Understand exactly what an unhappy triad injury is
The unhappy triad, also sometimes known as the terrible triad, O’Donaghue’s triad, or a blown knee, is a serious knee injury in which the anterior cruciate ligament(ACL), medial collateral ligament(MCL), and the meniscus are all partially or fully torn. This happens to about 25% of serious athletes when they have knee injuries and can take surgery and substantial recovery time to heal since the damage is spread throughout the entire knee. A unhappy triad is most common in contact sports and extreme sports like motocross and always requires surgery for full recovery. The most common cause for an unhappy triad is when the foot is planted and bearing weight and then it is forced and pushed in another direction. Imagine a quarterback about to throw a pass who gets hit in the knee. This type of impact causes the unhappy or terrible triad.

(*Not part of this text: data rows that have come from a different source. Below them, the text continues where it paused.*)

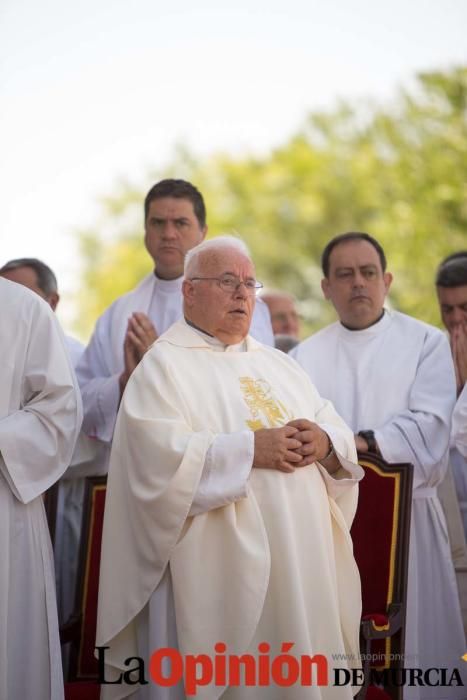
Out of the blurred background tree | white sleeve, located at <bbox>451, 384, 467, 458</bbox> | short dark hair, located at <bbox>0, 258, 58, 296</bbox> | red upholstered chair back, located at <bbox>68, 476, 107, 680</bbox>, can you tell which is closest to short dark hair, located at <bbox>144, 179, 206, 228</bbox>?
short dark hair, located at <bbox>0, 258, 58, 296</bbox>

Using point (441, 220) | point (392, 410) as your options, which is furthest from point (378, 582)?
point (441, 220)

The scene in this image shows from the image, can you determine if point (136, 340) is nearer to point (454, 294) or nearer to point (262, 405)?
point (262, 405)

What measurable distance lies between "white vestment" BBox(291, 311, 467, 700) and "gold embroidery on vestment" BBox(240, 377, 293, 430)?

Unhappy Triad: Torn ACL Injury
The most serious of the unhappy triad injuries is the partial or fully torn ACL or anterior cruciate ligament. This part of the unhappy triad is considered the most serious because the ACL provides stability to the entire knee and it is can very difficult to walk or move with a torn ACL. Additionally since the ACL connects the femur and tibia and controls movement in your knee, tearing your ACL makes normal knee function nearly impossible. Most torn ACLs require surgery and can take 6-9 months to recover in some cases, specifically when full reconstruction is needed.
Unhappy Triad: Torn Meniscus Injury
The second most problematic injury of the unhappy triad is the torn meniscus. The tear happens to the lateral meniscus in about 80% of the cases and the medial meniscus tear happens in about 20% of cases. The meniscus basically plays the role of the “shocks” in the knee and helps the knee to distribute weight and pressure. A torn meniscus usually needs to be repaired surgically since it does not heal well on its on.
Unhappy Triad: Torn MCL Injury
The final injury that occurs as part of an unhappy triad is either a complete or partial tear to the MCL or medial collateral ligament. The MCL provides stability on the outside of the knee joint and runs along the inside of the knee. A partial or complete MCL tear normally does not require surgery and therefore is the least problematic with an unhappy triad. That said, an MCL does take time to heal and can still cause pain and discomfort. Some doctors may decide to repair the MCL during the treatment of an unhappy triad since surgery is already being performed.